Me: “Jimmy, I have the shoot set up for May. But we need to do something about our grotesque hairiness before we step in front of the camera.”
Me: “We need to get Brazilian waxed. Everything south of the belt buckle. Pronto.”
Jimmy: “Ouch! But it’s for journalism, right?”
Since we hadn’t made a dime yet on the project, we couldn’t afford to have the procedure done in some chi-chi spa in the Greater Wilson Metroplex. So I called up an old friend, a semi-retired septuagenarian voodoo priestess in the Witness Protection Program living in the suburbs of Buford.
I explained that my editor and I needed cheap Brazilians, and she asked, “Is he cute?”

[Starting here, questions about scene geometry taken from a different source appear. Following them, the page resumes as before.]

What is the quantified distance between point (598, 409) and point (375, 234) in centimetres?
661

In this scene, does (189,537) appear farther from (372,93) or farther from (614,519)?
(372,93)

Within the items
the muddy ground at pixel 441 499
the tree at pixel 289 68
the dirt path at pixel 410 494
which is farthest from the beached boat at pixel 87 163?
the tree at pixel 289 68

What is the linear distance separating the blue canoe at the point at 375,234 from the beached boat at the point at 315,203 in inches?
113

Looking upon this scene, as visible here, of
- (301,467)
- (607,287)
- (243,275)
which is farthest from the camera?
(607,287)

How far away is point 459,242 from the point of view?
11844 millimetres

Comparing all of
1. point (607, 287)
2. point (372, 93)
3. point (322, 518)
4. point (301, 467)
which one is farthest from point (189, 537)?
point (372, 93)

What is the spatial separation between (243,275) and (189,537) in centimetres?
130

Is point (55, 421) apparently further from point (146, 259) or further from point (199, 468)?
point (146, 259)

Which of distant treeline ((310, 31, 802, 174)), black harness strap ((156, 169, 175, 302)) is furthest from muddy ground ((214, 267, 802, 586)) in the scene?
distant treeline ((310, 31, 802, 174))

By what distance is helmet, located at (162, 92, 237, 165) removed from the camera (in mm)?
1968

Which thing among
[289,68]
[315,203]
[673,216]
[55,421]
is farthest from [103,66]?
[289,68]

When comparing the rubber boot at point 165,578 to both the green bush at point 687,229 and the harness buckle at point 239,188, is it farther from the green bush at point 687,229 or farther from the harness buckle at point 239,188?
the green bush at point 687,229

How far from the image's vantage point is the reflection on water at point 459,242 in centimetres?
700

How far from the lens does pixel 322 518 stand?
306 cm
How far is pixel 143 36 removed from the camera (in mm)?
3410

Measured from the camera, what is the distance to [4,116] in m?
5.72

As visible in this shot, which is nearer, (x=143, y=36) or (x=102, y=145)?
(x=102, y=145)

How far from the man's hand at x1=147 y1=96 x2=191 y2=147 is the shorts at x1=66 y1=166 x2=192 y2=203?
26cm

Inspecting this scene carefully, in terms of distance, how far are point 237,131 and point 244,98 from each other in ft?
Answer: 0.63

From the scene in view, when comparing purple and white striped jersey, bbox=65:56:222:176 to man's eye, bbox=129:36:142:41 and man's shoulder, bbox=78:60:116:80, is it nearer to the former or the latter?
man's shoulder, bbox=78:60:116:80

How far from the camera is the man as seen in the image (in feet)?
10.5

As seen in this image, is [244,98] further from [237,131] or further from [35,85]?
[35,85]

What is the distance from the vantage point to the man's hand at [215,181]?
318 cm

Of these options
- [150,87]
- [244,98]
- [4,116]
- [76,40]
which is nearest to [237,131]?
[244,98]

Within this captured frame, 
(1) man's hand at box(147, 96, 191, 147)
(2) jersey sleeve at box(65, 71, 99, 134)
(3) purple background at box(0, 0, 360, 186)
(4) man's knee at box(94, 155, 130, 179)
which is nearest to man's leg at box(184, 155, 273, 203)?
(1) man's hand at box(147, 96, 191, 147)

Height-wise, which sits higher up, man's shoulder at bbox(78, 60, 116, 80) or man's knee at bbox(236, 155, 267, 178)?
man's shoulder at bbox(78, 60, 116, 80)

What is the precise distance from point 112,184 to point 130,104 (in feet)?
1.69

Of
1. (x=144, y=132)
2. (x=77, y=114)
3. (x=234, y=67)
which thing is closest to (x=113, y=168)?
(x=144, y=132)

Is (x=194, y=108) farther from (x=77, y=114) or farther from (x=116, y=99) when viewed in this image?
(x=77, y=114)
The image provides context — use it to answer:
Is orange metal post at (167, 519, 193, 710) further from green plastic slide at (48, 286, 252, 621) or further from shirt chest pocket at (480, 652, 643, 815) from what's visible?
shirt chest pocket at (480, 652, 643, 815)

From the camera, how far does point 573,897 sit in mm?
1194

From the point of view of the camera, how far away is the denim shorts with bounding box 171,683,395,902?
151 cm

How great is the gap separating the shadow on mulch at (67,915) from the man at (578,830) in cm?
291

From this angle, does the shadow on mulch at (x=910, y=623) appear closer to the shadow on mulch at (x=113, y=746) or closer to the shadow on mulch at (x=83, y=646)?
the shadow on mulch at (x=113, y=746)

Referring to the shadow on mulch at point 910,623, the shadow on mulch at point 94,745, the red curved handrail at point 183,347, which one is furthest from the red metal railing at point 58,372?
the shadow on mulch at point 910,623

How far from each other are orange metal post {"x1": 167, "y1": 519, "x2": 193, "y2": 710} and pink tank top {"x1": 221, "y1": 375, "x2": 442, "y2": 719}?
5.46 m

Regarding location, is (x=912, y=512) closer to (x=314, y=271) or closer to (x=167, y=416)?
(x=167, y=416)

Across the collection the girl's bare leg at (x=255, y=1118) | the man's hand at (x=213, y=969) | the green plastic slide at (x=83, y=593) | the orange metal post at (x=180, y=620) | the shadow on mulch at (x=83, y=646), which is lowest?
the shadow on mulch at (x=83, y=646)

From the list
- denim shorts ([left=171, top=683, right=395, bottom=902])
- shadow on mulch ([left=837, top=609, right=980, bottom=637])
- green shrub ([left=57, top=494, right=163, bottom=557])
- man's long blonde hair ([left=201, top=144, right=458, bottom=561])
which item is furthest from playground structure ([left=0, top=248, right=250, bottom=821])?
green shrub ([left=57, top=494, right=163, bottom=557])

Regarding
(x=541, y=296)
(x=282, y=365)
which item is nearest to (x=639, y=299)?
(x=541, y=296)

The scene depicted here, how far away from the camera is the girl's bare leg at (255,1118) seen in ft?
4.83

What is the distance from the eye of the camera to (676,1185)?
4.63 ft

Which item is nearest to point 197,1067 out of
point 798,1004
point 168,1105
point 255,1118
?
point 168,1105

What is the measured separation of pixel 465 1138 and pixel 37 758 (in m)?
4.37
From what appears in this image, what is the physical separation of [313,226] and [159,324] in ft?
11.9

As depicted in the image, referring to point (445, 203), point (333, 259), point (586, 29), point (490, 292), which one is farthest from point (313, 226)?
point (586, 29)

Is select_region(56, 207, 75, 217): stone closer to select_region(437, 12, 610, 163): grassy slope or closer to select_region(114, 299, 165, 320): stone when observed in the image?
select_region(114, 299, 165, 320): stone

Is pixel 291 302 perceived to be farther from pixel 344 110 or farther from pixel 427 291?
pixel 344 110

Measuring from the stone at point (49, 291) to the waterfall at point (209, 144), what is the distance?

So, our first TikTok video was NOT the Sardinian bacchanal that I planned, but an eleven-minute cinematic masterpiece of Jimmy and me getting waxed on the Summit. Mike Vanata, whiz-bang videographer from WesternAF in Laramie, filmed and all he wanted in return was a semi-automatic weapon manufactured in the eastern bloc.
Since this is a family newspaper, I can’t provide a link to the video. But I can describe it.
Jimmy and I are splayed out on hay bales, buck naked except for a spackling of orange goo plastered on our loins. A dozen or so nubile twenty-somethings are drinking Busch Lite and dancing to Nine Inch Nails in scanty swimwear, attending to their guilty pleasures.
Our practitioner chants something in a Haitian dialect, twists the head from a chicken and grabs the hardened wax near our navels. When she rips the wax off, our agonized screams don’t need to be dubbed in post-production. That hurt!
The live audience reaction is mixed. Some of the ingenues cringe, some laugh uncomfortably. But, in the comment thread online, a GenZ co-ed from Akron made our day when she said, “That’s photoshopped! Guys that old can’t look that hot.”
The money should start rolling in any day now.